The definitions and provisions contained in the 2000 ISDA Definitions (the “Definitions”) as published by the International Swaps and Derivatives Association, Inc. are incorporated by reference herein. In the event of any inconsistency between the Definitions and this Confirmation, this Confirmation will govern.

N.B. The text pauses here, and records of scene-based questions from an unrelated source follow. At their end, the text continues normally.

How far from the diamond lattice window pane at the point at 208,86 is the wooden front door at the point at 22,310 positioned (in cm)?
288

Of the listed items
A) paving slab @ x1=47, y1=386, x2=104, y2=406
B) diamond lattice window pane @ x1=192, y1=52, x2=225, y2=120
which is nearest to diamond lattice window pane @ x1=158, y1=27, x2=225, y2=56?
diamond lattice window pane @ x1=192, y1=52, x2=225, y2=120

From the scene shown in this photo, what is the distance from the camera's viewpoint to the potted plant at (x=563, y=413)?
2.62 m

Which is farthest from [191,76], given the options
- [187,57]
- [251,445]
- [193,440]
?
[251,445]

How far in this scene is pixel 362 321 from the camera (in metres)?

For the purpose of this Confirmation, all references in the Definitions or the Agreement to a “Swap Transaction” shall be deemed to be references to this Transaction
1. This Confirmation supplements, forms part of, and is subject to, the ISDA Master Agreement dated as of December 21, 2004, (as the same may be amended or supplemented from time to time, the“ Agreement”), between DBAG and Counterparty. All provisions contained in the Agreement shall govern this Confirmation except as expressly modified below.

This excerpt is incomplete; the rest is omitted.